Le roman : « Rouge impératrice » présenté comme un roman  politique, spirituel et amoureux

Le roman « Rouge impératrice » de la romancière africaine Léonora Miano a été présenté comme une œuvre singulière, mêlant politique, spiritualité et amour, par l’auteure dans un forum en ligne suivi jeudi par  l’ACP depuis Kinshasa en République démocratique du Congo.

« « Rouge impératrice » est à la fois un roman politique, spirituel et amoureux, reflétant des questionnements sur la liberté et l’identité des femmes », a déclaré Léonora Miano, auteure du Roman.

Le livre imagine un futur où le continent africain reprend possession de lui-même, de ses richesses, de sa mémoire et de son destin. Les sociétés se réinventent, affranchies des structures héritées de la colonisation.

« Dans ce contexte, Boya et Ilunga, deux personnages mûrs, doivent apprendre à construire une relation sans renoncer à leur individualité », a fait savoir la romancière.

« Boya incarne une héroïne indépendante, vivant  seule, choisit ses relations et décide de son existence sans attendre qu’un homme lui donne un sens. La relation avec Ilunga devient un espace de rencontre entre deux individus complets », a-t-elle expliqué.

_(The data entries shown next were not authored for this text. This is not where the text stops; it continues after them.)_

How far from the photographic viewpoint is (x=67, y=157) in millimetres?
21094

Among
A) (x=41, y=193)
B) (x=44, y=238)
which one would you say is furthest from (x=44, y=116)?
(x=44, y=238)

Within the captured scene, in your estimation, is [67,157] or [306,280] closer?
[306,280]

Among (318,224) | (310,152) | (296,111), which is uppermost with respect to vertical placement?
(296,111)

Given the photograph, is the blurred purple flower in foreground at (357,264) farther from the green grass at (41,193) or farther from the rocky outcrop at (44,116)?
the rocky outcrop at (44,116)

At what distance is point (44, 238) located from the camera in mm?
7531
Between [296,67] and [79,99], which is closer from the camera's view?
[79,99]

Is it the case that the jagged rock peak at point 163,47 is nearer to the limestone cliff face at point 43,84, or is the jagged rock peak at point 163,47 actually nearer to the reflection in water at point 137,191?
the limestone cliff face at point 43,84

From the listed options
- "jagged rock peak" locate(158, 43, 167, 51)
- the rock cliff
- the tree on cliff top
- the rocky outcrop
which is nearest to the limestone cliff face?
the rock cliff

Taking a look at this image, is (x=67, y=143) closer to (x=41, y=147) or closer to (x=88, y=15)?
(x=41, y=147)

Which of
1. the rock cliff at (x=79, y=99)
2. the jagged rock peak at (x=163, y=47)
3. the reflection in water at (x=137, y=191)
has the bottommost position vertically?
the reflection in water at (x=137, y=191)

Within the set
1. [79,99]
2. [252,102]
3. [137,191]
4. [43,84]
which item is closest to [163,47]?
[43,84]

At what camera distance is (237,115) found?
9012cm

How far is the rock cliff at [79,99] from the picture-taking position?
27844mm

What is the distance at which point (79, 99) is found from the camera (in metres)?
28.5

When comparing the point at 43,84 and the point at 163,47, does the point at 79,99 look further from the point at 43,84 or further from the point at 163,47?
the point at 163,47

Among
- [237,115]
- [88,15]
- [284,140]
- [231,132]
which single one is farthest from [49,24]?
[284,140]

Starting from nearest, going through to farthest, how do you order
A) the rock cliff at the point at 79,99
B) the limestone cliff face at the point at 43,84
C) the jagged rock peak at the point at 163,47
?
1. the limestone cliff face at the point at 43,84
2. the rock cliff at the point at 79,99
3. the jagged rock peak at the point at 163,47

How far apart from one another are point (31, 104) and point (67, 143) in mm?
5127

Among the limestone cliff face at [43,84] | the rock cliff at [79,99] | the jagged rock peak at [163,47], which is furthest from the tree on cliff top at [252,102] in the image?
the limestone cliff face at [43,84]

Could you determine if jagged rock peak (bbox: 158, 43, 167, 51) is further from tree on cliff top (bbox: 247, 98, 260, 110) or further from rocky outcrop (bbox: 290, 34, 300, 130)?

« La liberté de Boya ne consiste pas à rejeter l’amour, mais à refuser que celui-ci soit une dépendance. Leur relation est un dialogue entre deux personnes autonomes », a poursuivi Léonora Miano.

Le roman, dit-elle, a accordé également une place importante à la spiritualité, à travers la présence des ancêtres et des forces du féminin sacré, donnant au récit une profondeur particulière.

« A travers cette œuvre, je pose une question aussi intime que politique : à quoi ressemblerait un monde où la liberté des femmes serait pleinement reconnue ? », a conclu la romancière.